Investigación publicada en el Revista británica de nutrición descubrió que hacer ejercicio en ayunas quemaba hasta un 20% más de grasa en comparación con hacer ejercicio después de comer. Pero ese número no cuenta toda la historia. La oxidación de grasas durante el ejercicio no se traduce automáticamente en una mayor pérdida de grasa durante 24 horas o semanas de entrenamiento. El panorama completo tiene más matices y comprenderlo le ayudará a tomar decisiones más inteligentes cada vez que se suba a la cinta de correr.
Cuando te despiertas por la mañana después de siete a nueve horas de sueño, tus niveles de glucosa en sangre son relativamente bajos y tus reservas de glucógeno (las reservas de carbohidratos almacenadas en el hígado y los músculos) están parcialmente agotadas. Este estado metabólico es lo que los profesionales del fitness llaman "estado de ayuno". En este punto, su cuerpo ya ha estado quemando calorías a través de funciones básicas durante la noche y ha ido cambiando gradualmente hacia el uso de grasa almacenada como combustible.
Cuando comienzas a caminar o trotar en la cinta en esta condición, tu cuerpo continúa priorizando la grasa como fuente de energía porque no hay glucosa fresca disponible en una comida reciente. Los niveles de insulina son bajos, lo cual es importante porque la insulina suprime la descomposición de las grasas. Sin la insulina, las células grasas son más accesibles y la lipólisis (la descomposición de la grasa almacenada) se produce de manera más eficiente.
Además, el ejercicio en ayunas se ha asociado con niveles elevados de la hormona del crecimiento humano (HGH), que favorece el metabolismo de las grasas y la preservación de los músculos.
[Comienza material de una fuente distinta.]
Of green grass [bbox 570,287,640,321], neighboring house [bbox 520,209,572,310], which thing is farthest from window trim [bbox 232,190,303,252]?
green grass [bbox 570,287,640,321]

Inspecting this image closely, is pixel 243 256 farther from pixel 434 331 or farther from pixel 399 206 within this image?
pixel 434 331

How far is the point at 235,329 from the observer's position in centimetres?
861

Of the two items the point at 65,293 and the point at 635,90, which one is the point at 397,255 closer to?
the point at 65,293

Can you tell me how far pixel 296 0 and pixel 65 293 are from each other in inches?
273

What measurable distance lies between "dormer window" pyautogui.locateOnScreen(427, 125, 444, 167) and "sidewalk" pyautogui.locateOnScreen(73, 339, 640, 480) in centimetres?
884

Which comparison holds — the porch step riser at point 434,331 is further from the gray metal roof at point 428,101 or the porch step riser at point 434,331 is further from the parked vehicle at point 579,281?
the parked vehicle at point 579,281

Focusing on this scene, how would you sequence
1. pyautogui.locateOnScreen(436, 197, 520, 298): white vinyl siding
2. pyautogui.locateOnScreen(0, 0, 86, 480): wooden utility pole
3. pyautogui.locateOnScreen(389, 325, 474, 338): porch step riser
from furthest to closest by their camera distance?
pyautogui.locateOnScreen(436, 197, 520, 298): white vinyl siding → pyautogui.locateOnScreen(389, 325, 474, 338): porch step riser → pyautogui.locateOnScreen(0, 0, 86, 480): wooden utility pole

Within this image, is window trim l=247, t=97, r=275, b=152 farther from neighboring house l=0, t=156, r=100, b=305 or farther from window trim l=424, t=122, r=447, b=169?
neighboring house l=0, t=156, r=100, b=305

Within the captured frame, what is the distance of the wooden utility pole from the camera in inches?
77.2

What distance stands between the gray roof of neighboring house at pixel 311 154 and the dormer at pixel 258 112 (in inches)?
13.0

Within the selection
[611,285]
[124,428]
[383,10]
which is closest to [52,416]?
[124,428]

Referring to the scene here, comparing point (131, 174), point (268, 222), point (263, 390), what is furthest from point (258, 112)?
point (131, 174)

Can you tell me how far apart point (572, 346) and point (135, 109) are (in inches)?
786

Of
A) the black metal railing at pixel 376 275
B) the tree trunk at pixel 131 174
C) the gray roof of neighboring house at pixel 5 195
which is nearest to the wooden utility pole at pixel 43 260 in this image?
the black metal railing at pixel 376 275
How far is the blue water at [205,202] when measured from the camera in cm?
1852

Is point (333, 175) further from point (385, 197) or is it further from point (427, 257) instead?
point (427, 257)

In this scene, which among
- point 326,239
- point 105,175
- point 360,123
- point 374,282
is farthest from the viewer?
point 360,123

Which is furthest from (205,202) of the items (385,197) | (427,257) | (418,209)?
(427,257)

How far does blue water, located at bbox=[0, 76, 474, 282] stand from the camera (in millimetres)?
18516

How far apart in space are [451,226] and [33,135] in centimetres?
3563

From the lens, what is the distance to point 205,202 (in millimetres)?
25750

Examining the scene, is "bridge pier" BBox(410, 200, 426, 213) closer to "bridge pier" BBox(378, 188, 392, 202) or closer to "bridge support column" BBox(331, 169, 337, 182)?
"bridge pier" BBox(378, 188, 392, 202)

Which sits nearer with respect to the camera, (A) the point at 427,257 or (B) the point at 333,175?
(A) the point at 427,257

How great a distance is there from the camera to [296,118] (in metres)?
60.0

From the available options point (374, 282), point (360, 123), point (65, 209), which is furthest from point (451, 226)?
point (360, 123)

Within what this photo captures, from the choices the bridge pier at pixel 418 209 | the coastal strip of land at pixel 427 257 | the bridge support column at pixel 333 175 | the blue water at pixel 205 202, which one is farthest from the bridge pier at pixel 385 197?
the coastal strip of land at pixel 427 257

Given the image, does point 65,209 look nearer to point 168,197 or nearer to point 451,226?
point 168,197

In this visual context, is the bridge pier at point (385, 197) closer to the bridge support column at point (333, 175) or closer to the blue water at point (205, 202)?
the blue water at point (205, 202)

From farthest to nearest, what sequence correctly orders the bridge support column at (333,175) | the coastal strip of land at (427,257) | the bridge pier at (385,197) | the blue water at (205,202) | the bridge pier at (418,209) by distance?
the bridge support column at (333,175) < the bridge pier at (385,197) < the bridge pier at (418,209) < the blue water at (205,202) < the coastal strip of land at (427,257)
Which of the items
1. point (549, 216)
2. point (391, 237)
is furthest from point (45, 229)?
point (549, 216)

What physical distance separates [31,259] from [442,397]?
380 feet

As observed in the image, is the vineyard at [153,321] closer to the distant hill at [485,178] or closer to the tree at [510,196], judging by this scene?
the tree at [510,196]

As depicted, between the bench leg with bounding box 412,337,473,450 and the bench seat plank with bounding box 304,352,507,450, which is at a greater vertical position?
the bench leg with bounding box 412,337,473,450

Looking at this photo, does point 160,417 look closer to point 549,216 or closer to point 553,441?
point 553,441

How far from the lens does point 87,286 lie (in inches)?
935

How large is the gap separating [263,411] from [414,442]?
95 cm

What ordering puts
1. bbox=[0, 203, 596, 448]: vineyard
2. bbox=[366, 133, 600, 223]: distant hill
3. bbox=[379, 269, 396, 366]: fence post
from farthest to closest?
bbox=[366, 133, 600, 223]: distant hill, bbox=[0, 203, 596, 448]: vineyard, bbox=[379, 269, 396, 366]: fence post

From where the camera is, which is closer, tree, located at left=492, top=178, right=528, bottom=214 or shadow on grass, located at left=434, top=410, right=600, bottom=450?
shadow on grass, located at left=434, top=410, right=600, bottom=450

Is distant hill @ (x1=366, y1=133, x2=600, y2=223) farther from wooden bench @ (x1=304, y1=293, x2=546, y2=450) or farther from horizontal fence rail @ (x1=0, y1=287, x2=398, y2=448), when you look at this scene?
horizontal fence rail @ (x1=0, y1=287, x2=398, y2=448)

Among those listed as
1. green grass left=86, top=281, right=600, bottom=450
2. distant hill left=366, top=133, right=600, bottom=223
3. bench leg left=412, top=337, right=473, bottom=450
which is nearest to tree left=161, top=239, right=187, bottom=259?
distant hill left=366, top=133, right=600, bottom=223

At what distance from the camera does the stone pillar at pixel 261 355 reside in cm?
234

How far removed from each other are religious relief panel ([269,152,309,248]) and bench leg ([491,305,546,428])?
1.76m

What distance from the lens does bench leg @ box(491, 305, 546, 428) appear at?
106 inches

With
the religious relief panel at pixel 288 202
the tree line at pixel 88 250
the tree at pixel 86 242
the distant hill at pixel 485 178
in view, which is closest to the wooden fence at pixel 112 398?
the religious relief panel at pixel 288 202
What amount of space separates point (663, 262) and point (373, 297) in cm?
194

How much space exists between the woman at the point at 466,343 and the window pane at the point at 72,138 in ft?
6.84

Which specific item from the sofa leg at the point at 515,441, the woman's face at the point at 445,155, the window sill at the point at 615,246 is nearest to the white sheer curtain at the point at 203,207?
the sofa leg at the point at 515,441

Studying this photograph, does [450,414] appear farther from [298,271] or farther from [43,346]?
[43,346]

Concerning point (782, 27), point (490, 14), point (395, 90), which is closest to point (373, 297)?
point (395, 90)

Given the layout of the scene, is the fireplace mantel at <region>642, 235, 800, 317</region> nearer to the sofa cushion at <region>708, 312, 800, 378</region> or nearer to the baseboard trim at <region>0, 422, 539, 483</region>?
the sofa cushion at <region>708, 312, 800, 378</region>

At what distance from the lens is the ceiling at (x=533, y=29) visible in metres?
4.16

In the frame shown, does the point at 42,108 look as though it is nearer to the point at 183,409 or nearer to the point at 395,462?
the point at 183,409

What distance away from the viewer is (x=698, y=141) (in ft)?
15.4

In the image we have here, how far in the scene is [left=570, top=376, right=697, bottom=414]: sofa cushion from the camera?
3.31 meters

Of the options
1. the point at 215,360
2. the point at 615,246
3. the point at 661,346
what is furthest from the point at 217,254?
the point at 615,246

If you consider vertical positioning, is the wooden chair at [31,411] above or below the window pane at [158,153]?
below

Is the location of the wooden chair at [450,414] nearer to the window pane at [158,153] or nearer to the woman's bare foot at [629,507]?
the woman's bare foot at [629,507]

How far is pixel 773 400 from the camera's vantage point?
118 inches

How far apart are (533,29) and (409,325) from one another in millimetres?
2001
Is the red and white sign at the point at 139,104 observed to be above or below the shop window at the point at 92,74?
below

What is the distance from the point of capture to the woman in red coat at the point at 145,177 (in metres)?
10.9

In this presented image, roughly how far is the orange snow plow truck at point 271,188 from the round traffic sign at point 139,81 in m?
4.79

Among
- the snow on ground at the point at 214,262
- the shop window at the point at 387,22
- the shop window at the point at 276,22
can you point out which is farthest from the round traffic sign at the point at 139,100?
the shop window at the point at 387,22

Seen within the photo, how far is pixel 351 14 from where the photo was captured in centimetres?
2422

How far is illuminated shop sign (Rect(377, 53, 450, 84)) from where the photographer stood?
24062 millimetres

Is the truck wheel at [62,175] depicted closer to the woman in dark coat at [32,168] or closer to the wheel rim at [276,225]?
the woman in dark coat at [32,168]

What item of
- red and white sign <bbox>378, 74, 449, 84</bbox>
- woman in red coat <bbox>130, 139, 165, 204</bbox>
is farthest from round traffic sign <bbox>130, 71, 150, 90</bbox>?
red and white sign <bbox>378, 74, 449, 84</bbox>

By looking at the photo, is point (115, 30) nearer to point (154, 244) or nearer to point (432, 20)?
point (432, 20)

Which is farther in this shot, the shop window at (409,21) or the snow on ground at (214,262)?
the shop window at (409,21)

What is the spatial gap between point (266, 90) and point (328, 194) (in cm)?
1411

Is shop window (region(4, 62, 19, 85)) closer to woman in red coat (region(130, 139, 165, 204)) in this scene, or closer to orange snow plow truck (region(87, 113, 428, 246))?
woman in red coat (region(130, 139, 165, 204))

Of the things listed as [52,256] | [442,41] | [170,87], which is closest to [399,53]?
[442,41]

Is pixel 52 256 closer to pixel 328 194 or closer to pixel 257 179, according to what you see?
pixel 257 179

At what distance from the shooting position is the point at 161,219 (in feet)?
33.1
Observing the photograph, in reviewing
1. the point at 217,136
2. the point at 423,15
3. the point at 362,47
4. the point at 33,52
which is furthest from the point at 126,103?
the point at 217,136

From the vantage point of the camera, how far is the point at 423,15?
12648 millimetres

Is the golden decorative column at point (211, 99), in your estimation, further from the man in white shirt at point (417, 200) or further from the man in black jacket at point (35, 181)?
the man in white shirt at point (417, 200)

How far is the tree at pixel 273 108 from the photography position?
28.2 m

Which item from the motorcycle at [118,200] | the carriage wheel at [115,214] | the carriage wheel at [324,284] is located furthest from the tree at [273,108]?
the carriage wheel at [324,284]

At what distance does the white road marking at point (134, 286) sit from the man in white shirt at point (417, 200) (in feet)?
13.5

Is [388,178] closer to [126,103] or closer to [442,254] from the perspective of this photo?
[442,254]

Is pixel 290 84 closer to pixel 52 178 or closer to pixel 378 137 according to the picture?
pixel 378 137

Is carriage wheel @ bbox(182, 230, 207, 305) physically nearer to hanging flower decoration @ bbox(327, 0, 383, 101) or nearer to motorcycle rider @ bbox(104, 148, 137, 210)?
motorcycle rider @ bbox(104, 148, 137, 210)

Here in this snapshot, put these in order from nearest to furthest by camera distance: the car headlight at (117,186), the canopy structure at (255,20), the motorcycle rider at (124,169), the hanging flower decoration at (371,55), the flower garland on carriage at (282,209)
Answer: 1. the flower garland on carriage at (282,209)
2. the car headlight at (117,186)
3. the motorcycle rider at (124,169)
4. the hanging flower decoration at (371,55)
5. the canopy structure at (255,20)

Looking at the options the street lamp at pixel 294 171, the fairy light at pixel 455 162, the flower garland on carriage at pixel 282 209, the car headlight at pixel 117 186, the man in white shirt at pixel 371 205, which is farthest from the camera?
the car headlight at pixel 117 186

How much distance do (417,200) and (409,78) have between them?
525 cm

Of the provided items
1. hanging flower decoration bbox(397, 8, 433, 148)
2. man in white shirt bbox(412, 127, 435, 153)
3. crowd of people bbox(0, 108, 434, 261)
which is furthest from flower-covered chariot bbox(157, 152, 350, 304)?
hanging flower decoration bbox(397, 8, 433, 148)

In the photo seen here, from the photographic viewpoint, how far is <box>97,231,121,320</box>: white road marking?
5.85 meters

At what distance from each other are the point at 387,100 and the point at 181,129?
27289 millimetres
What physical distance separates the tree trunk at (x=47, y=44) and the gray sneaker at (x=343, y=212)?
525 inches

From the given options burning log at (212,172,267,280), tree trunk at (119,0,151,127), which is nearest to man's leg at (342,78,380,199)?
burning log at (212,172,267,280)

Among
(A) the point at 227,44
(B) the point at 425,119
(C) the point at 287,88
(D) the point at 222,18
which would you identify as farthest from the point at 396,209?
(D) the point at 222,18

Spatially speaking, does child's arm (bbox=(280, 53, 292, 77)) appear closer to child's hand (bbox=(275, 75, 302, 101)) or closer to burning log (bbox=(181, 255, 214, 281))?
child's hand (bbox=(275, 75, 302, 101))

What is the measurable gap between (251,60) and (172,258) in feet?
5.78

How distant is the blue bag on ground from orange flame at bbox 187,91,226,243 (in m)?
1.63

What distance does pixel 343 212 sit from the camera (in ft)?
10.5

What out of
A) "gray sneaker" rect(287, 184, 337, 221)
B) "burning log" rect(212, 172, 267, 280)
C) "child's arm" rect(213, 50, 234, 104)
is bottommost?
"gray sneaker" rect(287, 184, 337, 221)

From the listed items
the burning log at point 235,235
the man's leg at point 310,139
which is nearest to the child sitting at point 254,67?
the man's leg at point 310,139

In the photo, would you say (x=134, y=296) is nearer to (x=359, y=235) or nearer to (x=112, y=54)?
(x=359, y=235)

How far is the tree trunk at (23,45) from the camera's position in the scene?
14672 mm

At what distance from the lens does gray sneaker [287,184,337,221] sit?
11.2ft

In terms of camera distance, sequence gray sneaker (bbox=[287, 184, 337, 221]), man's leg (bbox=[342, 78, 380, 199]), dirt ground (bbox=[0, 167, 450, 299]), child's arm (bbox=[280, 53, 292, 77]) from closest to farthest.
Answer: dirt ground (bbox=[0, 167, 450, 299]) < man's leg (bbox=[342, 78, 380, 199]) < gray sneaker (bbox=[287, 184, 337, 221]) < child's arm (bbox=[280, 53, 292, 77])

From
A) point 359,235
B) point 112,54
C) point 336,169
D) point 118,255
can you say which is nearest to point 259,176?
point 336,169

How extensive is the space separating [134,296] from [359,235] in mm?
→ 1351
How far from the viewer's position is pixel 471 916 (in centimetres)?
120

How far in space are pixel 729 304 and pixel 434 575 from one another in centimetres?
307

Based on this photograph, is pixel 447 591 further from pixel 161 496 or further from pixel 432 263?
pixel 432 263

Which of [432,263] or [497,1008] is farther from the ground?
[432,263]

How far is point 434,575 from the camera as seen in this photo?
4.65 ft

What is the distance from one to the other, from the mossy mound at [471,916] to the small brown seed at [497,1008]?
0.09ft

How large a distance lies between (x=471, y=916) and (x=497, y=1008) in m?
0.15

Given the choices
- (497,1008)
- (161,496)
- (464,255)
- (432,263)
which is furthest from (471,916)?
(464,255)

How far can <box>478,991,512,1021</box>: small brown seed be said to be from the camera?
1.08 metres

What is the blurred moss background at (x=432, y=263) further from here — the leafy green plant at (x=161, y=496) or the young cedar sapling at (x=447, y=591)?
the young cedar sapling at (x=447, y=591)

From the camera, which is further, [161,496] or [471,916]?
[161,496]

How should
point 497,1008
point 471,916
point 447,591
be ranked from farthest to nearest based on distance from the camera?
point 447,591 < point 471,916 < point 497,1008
Un estudio del Intermountain Medical Center Heart Institute encontró que los hombres que ayunaban mostraban una Aumento del 2000% en HGH , mientras que las mujeres mostraron un aumento del 1.300% después de un ayuno de 24 horas. Si bien su ayuno previo al entrenamiento es mucho más corto, el cambio hormonal direccional sigue siendo significativo para su sesión en la cinta de correr.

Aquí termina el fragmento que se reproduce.